Теперь Леночка ждала ребенка, и ничто так не занимало Марию Гавриловну, как неотложное решение квартирного вопроса. Обстоятельства были таковы, что зять Виталий, обладая замечательными личными достоинствами, жилищные условия имел самые невнятные и явно недостаточные: был прописан в комнате в четырнадцать квадратных метров в большой коммунальной квартире в центре. Комнату эту надлежало к чему-то немедленно приспособить и наивыгоднейшим образом использовать.
И вот бесконечные комбинации — многоступенчатые обмены, доплаты, покупки еще каких-то комнат, выгодные прописки, поиски маклеров и посреднических фирм — разламывали несчастную голову Марии Гавриловны. Беда была еще и в том, что Мария Гавриловна не желала расставаться с единственной дочерью, а Леночка не стремилась начать самостоятельную жизнь.
Меж тем время шло. Виталий крутил какой-то свой не очень прибыльный околонаучный бизнес, Сергей Александрович смаковал на кухне последствия непродуманной конверсии, Леночка позволяла себя нежить и лелеять, лишь одна Мария Гавриловна металась, тревожилась и не находила себе места.
Но однажды Мария Гавриловна проснулась просветленная, словно очнувшись от тягостного и бестолкового сна, огляделась новыми глазами вокруг себя и представила, что эта большая трехкомнатная квартира с двадцатиметровой кухней, широким коридором, огромной прихожей, четырьмя стенными шкафами, со всеми, словом, удобствами, в красивом особнячке, охраняемом якобы государством, принадлежит только им. При этом кухня превращается в прекрасную настоящую столовую, детям с младенцем отдаются две смежные комнаты, родительская спальня переносится в комнату Ольги Васильевны, в прихожей устраиваются дополнительные антресоли, ванная комната облицовывается наконец кафелем, газовая плита переносится к другой стене в один ряд с холодильником и сервантом, настилается новый линолеум, а сама кухня перекрашивается в какой-нибудь веселенький солнечный цвет. Многими, очень многими переделками, не считаясь с безумными по нынешним временам затратами, наполнило квартиру радостное воображение Марии Гавриловны.
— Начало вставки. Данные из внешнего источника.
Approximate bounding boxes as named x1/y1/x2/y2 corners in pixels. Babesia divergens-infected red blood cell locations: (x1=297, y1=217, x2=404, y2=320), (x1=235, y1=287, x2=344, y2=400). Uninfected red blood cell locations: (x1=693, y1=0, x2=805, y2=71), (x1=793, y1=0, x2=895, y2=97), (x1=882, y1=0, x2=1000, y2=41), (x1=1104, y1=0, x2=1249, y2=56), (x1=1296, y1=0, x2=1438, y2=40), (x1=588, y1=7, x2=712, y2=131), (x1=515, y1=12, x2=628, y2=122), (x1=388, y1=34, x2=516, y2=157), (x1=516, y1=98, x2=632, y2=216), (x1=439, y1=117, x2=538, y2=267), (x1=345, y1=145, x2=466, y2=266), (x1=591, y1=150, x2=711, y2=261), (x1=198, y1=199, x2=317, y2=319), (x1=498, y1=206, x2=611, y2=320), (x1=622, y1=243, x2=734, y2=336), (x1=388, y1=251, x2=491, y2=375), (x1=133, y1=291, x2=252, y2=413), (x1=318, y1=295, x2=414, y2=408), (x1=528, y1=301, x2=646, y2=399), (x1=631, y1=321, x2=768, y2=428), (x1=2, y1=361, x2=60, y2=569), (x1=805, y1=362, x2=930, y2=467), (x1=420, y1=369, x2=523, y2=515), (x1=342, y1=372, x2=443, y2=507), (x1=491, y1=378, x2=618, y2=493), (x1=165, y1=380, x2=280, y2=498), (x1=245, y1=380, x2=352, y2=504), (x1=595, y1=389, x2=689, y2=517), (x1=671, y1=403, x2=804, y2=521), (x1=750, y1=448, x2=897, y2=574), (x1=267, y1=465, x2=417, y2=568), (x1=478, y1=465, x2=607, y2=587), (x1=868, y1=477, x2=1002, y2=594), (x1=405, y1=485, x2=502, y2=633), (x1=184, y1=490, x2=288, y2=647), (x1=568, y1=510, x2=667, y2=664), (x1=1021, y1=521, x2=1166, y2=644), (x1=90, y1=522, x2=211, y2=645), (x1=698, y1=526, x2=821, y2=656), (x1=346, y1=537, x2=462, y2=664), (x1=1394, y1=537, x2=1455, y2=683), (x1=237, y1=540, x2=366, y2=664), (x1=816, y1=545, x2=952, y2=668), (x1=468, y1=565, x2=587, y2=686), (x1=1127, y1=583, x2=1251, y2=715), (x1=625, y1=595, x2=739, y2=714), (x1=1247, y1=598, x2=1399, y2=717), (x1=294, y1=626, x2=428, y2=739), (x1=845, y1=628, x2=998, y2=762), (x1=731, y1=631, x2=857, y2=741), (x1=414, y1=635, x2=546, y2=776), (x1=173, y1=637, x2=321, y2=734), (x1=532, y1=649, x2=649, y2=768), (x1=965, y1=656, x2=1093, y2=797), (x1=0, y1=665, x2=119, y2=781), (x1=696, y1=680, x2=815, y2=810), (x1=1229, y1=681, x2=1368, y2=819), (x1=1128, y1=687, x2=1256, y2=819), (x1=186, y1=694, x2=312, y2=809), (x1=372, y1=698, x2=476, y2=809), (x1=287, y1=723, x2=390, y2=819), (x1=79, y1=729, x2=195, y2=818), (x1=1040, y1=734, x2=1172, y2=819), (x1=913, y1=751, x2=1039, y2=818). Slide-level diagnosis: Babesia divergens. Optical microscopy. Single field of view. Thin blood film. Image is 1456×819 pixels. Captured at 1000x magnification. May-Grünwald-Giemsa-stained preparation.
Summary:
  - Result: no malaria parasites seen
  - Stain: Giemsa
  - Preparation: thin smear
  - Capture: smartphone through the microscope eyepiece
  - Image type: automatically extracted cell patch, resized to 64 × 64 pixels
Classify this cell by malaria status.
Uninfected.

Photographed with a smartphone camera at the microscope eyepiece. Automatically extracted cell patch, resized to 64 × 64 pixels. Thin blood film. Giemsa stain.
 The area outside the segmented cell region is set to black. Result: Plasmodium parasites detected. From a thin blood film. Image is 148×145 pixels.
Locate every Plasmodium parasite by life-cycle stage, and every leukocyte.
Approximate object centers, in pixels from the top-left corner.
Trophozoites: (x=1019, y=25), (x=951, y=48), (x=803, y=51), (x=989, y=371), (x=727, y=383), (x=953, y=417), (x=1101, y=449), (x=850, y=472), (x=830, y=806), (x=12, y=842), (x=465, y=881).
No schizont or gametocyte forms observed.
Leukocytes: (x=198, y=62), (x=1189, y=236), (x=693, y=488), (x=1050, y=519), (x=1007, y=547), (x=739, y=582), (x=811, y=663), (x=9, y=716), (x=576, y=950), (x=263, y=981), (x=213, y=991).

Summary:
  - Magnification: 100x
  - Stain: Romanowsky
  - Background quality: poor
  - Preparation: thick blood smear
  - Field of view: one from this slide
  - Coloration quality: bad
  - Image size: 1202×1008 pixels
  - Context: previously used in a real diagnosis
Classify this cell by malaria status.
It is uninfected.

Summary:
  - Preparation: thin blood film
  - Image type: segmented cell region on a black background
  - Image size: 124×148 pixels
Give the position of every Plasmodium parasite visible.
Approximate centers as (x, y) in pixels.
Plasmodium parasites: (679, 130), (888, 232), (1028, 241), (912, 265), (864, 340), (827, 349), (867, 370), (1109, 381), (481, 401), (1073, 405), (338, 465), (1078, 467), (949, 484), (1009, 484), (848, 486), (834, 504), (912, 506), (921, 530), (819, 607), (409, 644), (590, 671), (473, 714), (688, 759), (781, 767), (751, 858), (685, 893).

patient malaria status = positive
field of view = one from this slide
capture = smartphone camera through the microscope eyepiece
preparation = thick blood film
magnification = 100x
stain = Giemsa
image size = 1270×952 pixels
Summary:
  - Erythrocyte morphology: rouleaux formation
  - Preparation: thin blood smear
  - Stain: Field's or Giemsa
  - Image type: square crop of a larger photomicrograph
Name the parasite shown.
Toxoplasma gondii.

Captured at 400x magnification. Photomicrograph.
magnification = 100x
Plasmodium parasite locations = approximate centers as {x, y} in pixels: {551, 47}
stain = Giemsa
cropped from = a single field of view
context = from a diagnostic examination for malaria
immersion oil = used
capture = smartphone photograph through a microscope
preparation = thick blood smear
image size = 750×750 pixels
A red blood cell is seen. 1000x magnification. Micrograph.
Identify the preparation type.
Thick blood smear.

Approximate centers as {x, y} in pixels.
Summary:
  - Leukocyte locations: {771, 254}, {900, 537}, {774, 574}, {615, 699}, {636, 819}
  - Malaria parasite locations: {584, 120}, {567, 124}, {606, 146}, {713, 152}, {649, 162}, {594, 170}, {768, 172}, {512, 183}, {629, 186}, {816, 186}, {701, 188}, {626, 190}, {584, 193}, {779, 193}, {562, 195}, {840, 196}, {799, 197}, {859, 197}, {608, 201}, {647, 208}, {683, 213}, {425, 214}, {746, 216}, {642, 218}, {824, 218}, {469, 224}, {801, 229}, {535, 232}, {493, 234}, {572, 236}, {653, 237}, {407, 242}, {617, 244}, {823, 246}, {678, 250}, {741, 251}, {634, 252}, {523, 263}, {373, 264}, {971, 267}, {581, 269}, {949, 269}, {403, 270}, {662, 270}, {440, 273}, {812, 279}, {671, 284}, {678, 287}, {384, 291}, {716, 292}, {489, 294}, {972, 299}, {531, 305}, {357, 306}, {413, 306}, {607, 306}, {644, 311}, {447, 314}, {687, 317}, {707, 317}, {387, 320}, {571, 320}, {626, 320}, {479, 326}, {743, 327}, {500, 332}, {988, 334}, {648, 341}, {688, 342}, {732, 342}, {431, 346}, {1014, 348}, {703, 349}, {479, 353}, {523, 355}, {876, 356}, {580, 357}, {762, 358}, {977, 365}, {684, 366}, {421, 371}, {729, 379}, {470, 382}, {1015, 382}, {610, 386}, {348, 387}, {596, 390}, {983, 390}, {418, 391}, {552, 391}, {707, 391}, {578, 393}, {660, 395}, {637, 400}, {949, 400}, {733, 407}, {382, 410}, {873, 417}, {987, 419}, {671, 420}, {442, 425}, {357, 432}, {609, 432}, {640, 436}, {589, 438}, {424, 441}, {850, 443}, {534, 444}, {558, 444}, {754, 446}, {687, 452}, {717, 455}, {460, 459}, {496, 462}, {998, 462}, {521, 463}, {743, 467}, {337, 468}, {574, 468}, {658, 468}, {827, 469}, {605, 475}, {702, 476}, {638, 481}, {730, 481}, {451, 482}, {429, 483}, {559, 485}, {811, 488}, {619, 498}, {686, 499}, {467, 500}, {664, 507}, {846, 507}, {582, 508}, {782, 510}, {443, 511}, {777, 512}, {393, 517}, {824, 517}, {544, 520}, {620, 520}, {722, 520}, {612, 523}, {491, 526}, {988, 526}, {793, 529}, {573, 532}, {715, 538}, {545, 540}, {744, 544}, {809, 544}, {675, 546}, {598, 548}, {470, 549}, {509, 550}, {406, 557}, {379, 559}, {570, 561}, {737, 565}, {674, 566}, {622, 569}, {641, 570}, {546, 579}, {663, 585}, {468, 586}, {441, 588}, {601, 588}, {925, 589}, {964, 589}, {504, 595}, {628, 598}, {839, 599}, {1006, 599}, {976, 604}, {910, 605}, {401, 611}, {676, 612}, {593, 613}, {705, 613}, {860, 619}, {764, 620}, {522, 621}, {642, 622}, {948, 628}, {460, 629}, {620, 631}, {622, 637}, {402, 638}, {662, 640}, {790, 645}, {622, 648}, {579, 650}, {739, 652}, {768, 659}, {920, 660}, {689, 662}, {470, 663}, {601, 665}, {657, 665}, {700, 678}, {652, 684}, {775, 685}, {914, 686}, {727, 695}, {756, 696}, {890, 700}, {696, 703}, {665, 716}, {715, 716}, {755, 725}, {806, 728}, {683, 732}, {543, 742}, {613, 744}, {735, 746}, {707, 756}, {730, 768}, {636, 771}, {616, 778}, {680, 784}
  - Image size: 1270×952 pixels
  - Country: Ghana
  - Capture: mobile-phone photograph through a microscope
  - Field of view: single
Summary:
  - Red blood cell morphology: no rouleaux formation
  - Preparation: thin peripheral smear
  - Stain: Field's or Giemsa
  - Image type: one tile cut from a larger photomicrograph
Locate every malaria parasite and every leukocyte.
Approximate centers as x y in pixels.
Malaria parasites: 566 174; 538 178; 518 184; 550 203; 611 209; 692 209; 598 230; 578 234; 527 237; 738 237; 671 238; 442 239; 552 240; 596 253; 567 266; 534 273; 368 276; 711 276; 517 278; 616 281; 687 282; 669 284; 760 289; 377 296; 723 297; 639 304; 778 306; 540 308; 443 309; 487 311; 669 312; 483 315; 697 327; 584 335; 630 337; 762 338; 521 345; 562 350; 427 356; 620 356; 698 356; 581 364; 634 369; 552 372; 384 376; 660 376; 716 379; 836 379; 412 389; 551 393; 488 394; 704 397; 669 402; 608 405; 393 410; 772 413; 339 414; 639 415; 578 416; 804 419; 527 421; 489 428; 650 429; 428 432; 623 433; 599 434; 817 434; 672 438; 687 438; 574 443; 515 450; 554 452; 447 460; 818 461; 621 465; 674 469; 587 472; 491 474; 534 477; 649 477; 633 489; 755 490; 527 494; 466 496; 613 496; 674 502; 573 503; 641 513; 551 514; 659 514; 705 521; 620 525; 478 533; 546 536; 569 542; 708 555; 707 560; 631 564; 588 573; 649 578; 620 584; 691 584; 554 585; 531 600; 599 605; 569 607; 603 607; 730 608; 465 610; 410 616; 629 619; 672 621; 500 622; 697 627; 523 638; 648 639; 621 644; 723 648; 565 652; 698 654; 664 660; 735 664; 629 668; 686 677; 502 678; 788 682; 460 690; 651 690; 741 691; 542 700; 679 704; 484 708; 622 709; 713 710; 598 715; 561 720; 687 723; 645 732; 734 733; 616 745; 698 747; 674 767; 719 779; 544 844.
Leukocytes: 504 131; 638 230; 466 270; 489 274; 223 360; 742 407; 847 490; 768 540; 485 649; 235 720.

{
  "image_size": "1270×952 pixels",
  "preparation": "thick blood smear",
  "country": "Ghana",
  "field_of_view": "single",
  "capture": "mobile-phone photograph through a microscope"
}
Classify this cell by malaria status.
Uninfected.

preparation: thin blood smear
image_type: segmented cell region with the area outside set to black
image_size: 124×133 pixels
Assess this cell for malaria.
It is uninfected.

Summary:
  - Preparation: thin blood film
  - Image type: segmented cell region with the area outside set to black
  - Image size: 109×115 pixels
Через некоторое время, в некий удачный день, когда домашние отсутствовали и не могли помешать тонкому предприятию, Мария Гавриловна пригласила Ольгу Васильевну к себе, “составить компанию”.
Она так и сказала:
— Ольга Васильевна, прошу вас: зайдите ко мне — составьте компанию.
Ольга Васильевна в смущенном недоумении вошла в комнату Поповых, где сразу увидела накрытый на две персоны стол: тонкие фарфоровые чашечки, кобальтовый кофейник, сливки и замечательно вкусное финское печенье.
Беседу вела Мария Гавриловна непринужденно и напористо, заряженная своей простой и блестящей идеей, ничуть не сомневаясь в успехе, и потому все обстоятельства дела, включая мало заметную пока Леночкину беременность, а также размер предназначенной Ольге Васильевне компенсации за обмен на комнату Виталия, были изложены со всей откровенностью бесхитростной души.
— Но я как-то совсем не думала об обмене, — тихим голосом проговорила Ольга Васильевна, с явным страхом прикасаясь к чашечке из прозрачного фарфора.
— Да и мы не думали. Вот давайте и подумаем вместе.
— Но вот знаете, улица Марата, там одни дома, камень сплошной, нет зелени…
— Что вы, что вы, там чудесный район, старый Петербург, Достоевский, центр, прекрасные магазины. Нет, Ольга Васильевна, вы должны посмотреть, завтра мы вместе поедем туда. Потом можем погулять, поговорить, посидим где-нибудь вдвоем.
Мечтательная улыбка покрыла морщинами лицо Марии Гавриловны и быстро исчезла, словно ее промокнули бумажной салфеткой.
— И потом, небольшая сумма на старости лет придаст вам уверенности. А если вы заболеете… — Мария Гавриловна слегка даже выпучила глаза, — вы знаете, сколько теперь будет стоить день в больнице…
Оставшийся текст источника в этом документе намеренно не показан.